Artikel 3.1 Gemeenschappelijke Medezeggenschapsraad (GMR) 1. Aan de stichting is een GMR verbonden.

2. De GMR bestaat uit zes leden gekozen uit en door het personeel, drie leden gekozen uit en door de ouders en drie leden gekozen uit en door de leerlingen, en wel zo dat het aantal leden, gekozen uit het personeel van de scholen onderscheidenlijk uit ouders en leerlingen, elk de helft van het aantal leden van de GMR bedraagt.

3. De verkiezing van de leden van de GMR vindt plaats overeenkomstig het medezeggenschapsreglement van de GMR.

Artikel 3.2 MR

1. Aan elke school met een BRIN-nummer is een MR verbonden.

2. De MR bestaat uit twee leden gekozen uit en door het personeel van de desbetreffende school, één lid gekozen uit en door de ouders van de desbetreffende school en één lid gekozen uit en door de leerlingen van de desbetreffende school, en wel zo dat het aantal leden, gekozen uit het personeel van de scholen onderscheidenlijk uit ouders en leerlingen, elk de helft van het aantal leden van de MR bedraagt.

3. De verkiezing van de leden van de MR vindt plaats overeenkomstig het medezeggenschapsreglement van de MR.

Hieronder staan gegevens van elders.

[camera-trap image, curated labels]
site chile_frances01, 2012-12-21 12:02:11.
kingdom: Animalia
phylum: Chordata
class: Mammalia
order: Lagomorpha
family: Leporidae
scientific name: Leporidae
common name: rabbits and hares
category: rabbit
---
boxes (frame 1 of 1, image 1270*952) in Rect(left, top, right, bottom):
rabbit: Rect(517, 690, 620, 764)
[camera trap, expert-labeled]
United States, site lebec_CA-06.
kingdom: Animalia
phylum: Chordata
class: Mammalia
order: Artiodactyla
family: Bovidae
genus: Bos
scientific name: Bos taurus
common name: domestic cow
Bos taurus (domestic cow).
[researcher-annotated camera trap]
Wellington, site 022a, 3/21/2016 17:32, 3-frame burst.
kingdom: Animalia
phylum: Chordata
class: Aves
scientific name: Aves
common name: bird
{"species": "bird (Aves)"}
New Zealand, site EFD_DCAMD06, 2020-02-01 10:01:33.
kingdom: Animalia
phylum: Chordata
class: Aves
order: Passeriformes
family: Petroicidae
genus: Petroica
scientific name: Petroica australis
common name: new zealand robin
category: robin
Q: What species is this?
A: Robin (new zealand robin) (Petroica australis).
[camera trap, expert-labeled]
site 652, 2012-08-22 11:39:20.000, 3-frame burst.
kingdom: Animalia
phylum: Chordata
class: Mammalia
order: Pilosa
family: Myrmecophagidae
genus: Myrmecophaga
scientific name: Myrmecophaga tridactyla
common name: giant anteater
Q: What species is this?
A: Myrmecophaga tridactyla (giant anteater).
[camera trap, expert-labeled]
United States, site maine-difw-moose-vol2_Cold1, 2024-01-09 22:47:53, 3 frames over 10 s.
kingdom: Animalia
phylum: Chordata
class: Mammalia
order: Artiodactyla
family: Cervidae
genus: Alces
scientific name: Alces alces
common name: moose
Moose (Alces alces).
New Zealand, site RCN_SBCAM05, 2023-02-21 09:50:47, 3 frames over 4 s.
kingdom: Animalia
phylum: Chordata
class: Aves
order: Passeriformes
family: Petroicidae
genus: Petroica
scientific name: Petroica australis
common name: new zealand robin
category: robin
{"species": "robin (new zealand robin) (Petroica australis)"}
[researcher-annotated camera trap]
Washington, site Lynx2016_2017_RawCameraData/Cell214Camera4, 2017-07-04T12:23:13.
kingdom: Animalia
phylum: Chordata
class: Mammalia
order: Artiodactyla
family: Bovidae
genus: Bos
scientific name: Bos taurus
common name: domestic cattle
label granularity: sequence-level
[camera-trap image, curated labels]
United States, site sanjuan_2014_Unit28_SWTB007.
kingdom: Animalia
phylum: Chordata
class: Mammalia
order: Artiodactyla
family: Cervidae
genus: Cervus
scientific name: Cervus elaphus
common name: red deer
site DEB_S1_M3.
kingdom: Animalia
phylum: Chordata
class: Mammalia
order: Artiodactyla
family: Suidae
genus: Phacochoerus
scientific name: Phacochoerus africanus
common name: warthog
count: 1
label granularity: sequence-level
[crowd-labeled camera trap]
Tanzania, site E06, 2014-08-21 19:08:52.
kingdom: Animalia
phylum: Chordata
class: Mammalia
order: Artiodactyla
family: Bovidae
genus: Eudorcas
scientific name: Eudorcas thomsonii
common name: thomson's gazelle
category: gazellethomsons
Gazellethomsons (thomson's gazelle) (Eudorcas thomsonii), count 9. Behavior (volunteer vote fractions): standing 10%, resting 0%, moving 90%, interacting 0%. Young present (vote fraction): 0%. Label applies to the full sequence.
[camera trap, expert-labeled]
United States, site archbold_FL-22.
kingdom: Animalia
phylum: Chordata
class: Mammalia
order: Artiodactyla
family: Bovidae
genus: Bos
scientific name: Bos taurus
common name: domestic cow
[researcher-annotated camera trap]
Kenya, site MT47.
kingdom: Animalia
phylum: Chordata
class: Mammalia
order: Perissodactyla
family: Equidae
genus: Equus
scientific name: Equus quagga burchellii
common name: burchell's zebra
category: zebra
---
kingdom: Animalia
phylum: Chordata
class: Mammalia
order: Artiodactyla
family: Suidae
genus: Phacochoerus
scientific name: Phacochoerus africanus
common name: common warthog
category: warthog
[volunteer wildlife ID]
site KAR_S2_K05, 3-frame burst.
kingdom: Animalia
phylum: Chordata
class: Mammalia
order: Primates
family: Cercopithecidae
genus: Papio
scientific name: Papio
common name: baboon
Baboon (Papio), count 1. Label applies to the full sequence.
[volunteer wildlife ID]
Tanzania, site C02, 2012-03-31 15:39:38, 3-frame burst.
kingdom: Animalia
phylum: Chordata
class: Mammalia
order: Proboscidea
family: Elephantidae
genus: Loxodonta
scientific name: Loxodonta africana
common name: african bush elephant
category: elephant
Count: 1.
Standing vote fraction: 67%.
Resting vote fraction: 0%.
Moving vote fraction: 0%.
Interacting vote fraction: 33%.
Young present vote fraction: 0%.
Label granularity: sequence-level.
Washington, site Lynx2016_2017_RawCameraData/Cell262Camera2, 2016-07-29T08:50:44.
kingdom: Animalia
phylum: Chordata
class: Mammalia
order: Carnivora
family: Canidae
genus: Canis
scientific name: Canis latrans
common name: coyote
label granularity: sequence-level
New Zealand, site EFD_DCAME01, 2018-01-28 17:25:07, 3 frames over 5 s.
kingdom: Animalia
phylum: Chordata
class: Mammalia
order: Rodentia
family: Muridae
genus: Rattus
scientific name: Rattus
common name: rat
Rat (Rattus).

Artikel 3.3 Deelraad (dMR)

1. Op verzoek van de MR van de stichting openbare scholengemeenschap Piter Jelles en met instemming van het bevoegd gezag is met instemming van twee derde van de leden van de MR een deelraad verbonden aan de scholen: Leeuwarder Lyceum; ISK; De Brêge; Dalton College Dokkum; De Dyk; De Foorakker, Stedelijk Gymnasium;

Montessori High School; !mpulse Leeuwarden; !mpulse Kollum; YnSicht en het Servicebureau.

2. Op verzoek van de MR van de stichting regionale scholengemeenschap Simon Vestdijk en met instemming van het bevoegd gezag is met instemming van twee derde van de leden van de MR een deelraad verbonden aan de vestiging van Simon Vestdijk te Harlingen en de vestiging van Simon Vestdijk te Franeker.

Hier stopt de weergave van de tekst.